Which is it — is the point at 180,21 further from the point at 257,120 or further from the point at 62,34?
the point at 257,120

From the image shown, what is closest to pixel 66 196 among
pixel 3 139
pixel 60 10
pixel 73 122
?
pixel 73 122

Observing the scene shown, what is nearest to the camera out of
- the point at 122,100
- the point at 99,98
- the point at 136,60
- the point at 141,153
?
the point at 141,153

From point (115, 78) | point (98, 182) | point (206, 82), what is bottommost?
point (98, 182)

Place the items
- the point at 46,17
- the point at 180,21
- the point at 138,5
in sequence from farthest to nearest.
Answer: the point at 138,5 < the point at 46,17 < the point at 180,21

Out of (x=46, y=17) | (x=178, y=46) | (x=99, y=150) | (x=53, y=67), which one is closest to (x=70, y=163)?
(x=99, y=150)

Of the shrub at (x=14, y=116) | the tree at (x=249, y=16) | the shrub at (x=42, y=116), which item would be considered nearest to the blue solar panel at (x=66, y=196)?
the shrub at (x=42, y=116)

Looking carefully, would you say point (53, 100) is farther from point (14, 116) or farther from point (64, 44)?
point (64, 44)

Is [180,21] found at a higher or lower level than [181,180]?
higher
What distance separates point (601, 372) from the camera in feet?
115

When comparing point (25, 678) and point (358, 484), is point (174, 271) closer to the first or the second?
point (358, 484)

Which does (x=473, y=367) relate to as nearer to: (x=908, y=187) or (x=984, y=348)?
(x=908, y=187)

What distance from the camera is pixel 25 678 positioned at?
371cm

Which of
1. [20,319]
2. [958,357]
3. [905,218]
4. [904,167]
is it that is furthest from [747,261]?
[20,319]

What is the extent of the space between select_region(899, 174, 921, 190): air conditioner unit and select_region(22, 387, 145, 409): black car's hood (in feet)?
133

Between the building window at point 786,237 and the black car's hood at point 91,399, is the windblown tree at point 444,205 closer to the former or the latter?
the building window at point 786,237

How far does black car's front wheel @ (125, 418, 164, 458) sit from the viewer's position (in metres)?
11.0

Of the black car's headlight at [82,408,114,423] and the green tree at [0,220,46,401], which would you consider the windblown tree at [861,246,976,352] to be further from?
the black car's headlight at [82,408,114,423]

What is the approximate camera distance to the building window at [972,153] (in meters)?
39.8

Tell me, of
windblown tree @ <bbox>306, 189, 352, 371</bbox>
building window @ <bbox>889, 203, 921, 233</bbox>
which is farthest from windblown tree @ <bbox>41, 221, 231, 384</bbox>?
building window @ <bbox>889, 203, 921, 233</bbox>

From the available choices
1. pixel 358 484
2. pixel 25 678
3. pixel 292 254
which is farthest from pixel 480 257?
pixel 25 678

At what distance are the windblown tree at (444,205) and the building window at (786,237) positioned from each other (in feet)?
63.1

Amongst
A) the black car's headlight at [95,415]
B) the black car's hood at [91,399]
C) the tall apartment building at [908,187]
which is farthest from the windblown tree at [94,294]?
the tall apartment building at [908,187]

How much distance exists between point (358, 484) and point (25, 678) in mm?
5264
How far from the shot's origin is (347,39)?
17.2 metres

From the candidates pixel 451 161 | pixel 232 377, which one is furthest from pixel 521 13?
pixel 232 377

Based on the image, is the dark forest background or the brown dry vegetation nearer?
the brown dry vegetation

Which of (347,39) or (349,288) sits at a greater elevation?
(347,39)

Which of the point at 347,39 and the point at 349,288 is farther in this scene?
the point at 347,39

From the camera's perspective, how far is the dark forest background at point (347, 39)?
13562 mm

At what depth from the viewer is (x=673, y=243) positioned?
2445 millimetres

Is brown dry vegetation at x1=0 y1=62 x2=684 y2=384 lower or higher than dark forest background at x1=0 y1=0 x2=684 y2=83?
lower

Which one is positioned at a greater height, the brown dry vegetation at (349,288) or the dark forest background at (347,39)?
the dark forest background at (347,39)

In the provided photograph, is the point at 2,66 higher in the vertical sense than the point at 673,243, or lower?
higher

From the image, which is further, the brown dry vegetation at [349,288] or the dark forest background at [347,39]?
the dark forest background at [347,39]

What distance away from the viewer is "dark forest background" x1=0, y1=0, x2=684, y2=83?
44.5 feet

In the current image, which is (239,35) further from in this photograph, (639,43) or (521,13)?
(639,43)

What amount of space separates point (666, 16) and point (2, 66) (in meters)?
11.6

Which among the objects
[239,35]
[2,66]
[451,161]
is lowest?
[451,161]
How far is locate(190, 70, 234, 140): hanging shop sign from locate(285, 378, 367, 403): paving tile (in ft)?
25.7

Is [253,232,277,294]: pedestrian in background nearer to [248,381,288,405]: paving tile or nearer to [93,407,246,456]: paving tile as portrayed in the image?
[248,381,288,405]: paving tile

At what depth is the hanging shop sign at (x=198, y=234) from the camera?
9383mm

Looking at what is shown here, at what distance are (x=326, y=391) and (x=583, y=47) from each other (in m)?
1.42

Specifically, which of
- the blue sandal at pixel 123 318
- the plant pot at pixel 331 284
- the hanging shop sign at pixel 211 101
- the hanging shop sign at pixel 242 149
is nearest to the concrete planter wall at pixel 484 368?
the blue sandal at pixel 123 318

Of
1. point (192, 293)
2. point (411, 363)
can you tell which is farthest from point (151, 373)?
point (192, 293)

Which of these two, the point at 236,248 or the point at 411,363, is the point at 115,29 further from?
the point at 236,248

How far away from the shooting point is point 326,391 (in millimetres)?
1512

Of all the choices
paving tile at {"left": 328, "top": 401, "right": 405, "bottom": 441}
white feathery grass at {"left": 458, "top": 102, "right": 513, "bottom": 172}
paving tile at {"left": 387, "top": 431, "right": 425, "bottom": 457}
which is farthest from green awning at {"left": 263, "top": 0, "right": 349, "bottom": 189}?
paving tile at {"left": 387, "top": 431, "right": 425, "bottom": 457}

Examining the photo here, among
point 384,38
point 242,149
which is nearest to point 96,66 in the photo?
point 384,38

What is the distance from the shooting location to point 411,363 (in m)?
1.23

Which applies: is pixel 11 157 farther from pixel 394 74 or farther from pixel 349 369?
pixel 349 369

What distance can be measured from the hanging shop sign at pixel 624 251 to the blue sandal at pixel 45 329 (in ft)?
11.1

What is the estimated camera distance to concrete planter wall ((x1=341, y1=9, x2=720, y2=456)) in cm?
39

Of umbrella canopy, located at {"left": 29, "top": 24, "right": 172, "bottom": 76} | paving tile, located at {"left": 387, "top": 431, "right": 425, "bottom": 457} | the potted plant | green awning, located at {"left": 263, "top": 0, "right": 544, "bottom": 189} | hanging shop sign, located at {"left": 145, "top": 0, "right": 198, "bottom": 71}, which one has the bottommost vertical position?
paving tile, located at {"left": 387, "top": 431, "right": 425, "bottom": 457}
━━━━
__Task__
Set down all of the records shown above once more, exactly.

__Answer to the exercise__
Which is it — is the point at 180,21 further from the point at 257,120 or further from the point at 62,34?
the point at 257,120

From the image shown, what is closest to pixel 66 196 among
pixel 3 139
pixel 60 10
pixel 73 122
?
pixel 73 122

Observing the scene shown, what is nearest to the camera out of
- the point at 122,100
- the point at 99,98
- the point at 136,60
- the point at 141,153
?
the point at 141,153

From point (115, 78) | point (98, 182) | point (206, 82), what is bottommost?
point (98, 182)

Place the items
- the point at 46,17
- the point at 180,21
- the point at 138,5
in sequence from farthest to nearest.
Answer: the point at 138,5 < the point at 46,17 < the point at 180,21

Out of (x=46, y=17) | (x=178, y=46) | (x=99, y=150) | (x=53, y=67), which one is closest to (x=70, y=163)?
(x=99, y=150)

Of the shrub at (x=14, y=116) | the tree at (x=249, y=16) | the shrub at (x=42, y=116), which item would be considered nearest to the blue solar panel at (x=66, y=196)?
the shrub at (x=42, y=116)

Looking carefully, would you say point (53, 100) is farther from point (14, 116) or farther from point (64, 44)?
point (64, 44)

Is [180,21] found at a higher or lower level than [181,180]?
higher
What distance separates point (601, 372) from the camera in feet?
115

When comparing point (25, 678) and point (358, 484), is point (174, 271) closer to the first or the second?
point (358, 484)

Which does (x=473, y=367) relate to as nearer to: (x=908, y=187) or (x=984, y=348)?
(x=908, y=187)

What distance from the camera is pixel 25 678 positioned at?
371cm

Which of
1. [20,319]
2. [958,357]
3. [905,218]
4. [904,167]
is it that is furthest from [747,261]?
[20,319]

What is the extent of the space between select_region(899, 174, 921, 190): air conditioner unit and select_region(22, 387, 145, 409): black car's hood (in feet)?
133

Between the building window at point 786,237 and the black car's hood at point 91,399, is the windblown tree at point 444,205 closer to the former or the latter?
the building window at point 786,237

How far does black car's front wheel @ (125, 418, 164, 458) sit from the viewer's position (in metres)?
11.0

Of the black car's headlight at [82,408,114,423] and the green tree at [0,220,46,401], which would you consider the windblown tree at [861,246,976,352] to be further from?
the black car's headlight at [82,408,114,423]

What is the approximate camera distance to the building window at [972,153] (in meters)?
39.8

Tell me, of
windblown tree @ <bbox>306, 189, 352, 371</bbox>
building window @ <bbox>889, 203, 921, 233</bbox>
which is farthest from windblown tree @ <bbox>41, 221, 231, 384</bbox>?
building window @ <bbox>889, 203, 921, 233</bbox>

From the available choices
1. pixel 358 484
2. pixel 25 678
3. pixel 292 254
which is farthest from pixel 480 257?
pixel 25 678

At what distance are the windblown tree at (444,205) and the building window at (786,237) positioned from each other (in feet)?
63.1

Amongst
A) the black car's headlight at [95,415]
B) the black car's hood at [91,399]
C) the tall apartment building at [908,187]
which is farthest from the windblown tree at [94,294]?
the tall apartment building at [908,187]

How much distance exists between point (358, 484) and point (25, 678) in mm?
5264
How far from the shot's origin is (347,39)?
17.2 metres

From the candidates pixel 451 161 | pixel 232 377, which one is furthest from pixel 521 13?
pixel 232 377

Based on the image, is the dark forest background or the brown dry vegetation nearer?
the brown dry vegetation

Which of (347,39) or (349,288) sits at a greater elevation?
(347,39)

Which of the point at 347,39 and the point at 349,288 is farther in this scene?
the point at 347,39

From the camera's perspective, how far is the dark forest background at point (347, 39)?
13562 mm

At what depth from the viewer is (x=673, y=243) positioned?
2445 millimetres

Is brown dry vegetation at x1=0 y1=62 x2=684 y2=384 lower or higher than dark forest background at x1=0 y1=0 x2=684 y2=83?
lower

Which one is positioned at a greater height, the brown dry vegetation at (349,288) or the dark forest background at (347,39)?
the dark forest background at (347,39)

In the provided photograph, is the point at 2,66 higher in the vertical sense than the point at 673,243, or lower?
higher

From the image, which is further, the brown dry vegetation at [349,288] or the dark forest background at [347,39]?
the dark forest background at [347,39]

What distance away from the viewer is "dark forest background" x1=0, y1=0, x2=684, y2=83?
44.5 feet

In the current image, which is (239,35) further from in this photograph, (639,43) or (521,13)?
(639,43)

What amount of space separates point (666, 16) and point (2, 66) (in meters)?
11.6

Which among the objects
[239,35]
[2,66]
[451,161]
is lowest?
[451,161]
How far is locate(190, 70, 234, 140): hanging shop sign from locate(285, 378, 367, 403): paving tile (in ft)?
25.7

Is [253,232,277,294]: pedestrian in background nearer to [248,381,288,405]: paving tile or nearer to [93,407,246,456]: paving tile as portrayed in the image?
[248,381,288,405]: paving tile

At what depth is the hanging shop sign at (x=198, y=234) from the camera?
9383mm

Looking at what is shown here, at what distance are (x=326, y=391) and (x=583, y=47) from each other (in m)?
1.42

Specifically, which of
- the blue sandal at pixel 123 318
- the plant pot at pixel 331 284
- the hanging shop sign at pixel 211 101
- the hanging shop sign at pixel 242 149
is nearest to the concrete planter wall at pixel 484 368?
the blue sandal at pixel 123 318

Of
1. point (192, 293)
2. point (411, 363)
can you tell which is farthest from point (151, 373)?
point (192, 293)

Which of these two, the point at 236,248 or the point at 411,363, is the point at 115,29 further from?
the point at 236,248

How far away from the shooting point is point 326,391 (in millimetres)?
1512

Of all the choices
paving tile at {"left": 328, "top": 401, "right": 405, "bottom": 441}
white feathery grass at {"left": 458, "top": 102, "right": 513, "bottom": 172}
paving tile at {"left": 387, "top": 431, "right": 425, "bottom": 457}
which is farthest from green awning at {"left": 263, "top": 0, "right": 349, "bottom": 189}?
paving tile at {"left": 387, "top": 431, "right": 425, "bottom": 457}

Examining the photo here, among
point 384,38
point 242,149
which is nearest to point 96,66 in the photo?
point 384,38

What is the distance from the shooting location to point 411,363 (in m)?
1.23

Which applies: is pixel 11 157 farther from pixel 394 74 or farther from pixel 349 369?
pixel 349 369

What distance can be measured from the hanging shop sign at pixel 624 251 to the blue sandal at pixel 45 329 (in ft)?
11.1

What is the estimated camera distance to concrete planter wall ((x1=341, y1=9, x2=720, y2=456)) in cm?
39

Of umbrella canopy, located at {"left": 29, "top": 24, "right": 172, "bottom": 76} | paving tile, located at {"left": 387, "top": 431, "right": 425, "bottom": 457} | the potted plant | green awning, located at {"left": 263, "top": 0, "right": 544, "bottom": 189} | hanging shop sign, located at {"left": 145, "top": 0, "right": 198, "bottom": 71}, which one has the bottommost vertical position?
paving tile, located at {"left": 387, "top": 431, "right": 425, "bottom": 457}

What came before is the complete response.